“I don’t think there’s any question that it’s a form of terrorism,” said former Secretary of Defense and former CIA Director Leon Panetta about the pager attacks in Lebanon that have injured thousands. “When you have terror going into the supply chain, it makes people ask the question: what the hell is next?” he said in an interview on the “Sunday Morning” show on CBS this weekend.
“This is a tactic that has repercussions, and we really don’t know what those repercussions are going to be,” he said, warning that if the nations of the world do not come to agreements now on peaceful use of supply chains, they will become “the battlefield of the future.”
“The forces of war are largely in control right now of what’s going on,” said the former official.
It is worth recalling definitions of terrorism: “an act aimed at causing death or serious bodily harm to civilians for the purpose of intimidating a population or compelling a government or international organization to act” (according to the UN General Assembly’s 1994 Declaration on Measures To Eliminate International Terrorism).

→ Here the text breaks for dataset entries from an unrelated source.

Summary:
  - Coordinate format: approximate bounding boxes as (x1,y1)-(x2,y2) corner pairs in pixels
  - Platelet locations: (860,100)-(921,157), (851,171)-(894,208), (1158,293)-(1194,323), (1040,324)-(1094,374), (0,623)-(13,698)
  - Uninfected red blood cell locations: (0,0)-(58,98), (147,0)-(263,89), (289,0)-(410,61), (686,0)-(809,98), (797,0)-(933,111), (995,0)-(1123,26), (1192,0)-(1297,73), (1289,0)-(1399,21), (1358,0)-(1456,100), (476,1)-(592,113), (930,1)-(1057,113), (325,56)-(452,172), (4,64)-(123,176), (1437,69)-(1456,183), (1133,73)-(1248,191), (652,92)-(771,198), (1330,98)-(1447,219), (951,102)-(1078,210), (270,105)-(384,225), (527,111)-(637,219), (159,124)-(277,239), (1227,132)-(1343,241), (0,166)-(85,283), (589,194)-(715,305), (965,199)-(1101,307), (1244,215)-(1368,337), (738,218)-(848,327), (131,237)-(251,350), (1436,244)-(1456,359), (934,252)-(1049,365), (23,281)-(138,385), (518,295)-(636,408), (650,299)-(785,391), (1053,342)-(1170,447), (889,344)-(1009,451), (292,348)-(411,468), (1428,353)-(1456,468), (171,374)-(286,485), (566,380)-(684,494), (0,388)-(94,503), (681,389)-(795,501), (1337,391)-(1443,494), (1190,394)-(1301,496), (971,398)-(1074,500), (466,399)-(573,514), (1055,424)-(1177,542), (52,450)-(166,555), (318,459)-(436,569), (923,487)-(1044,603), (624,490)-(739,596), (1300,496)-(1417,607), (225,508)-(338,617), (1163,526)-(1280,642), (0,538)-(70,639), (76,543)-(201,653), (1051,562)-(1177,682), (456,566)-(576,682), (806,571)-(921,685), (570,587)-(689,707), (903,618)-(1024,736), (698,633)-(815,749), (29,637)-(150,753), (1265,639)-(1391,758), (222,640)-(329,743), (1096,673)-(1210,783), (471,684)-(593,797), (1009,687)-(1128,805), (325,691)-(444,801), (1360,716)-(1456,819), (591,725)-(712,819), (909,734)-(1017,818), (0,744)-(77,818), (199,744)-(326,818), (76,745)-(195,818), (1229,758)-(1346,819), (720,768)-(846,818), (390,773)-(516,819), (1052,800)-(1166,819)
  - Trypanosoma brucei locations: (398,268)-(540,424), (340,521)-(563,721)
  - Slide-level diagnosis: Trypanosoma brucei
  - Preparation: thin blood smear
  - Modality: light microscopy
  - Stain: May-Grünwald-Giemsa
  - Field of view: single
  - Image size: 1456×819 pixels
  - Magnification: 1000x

The relevant UN treaty definition of booby-traps reads “any device or material which is designed, constructed, or adapted to kill or injure, and which functions unexpectedly when a person disturbs or approaches an apparently harmless object or performs an apparently safe act.” Using a pager would seem to be an “apparently safe act.” The agreement—which Israel ratified in 2000—prohibits the “use [of] booby-traps or other devices in the form of apparently harmless portable objects which are specifically designed and constructed to contain explosive material.”
In 2023, high-tech products and services accounted for the majority of exports from Israel. What will happen now that global trust in the country’s offerings has been undermined?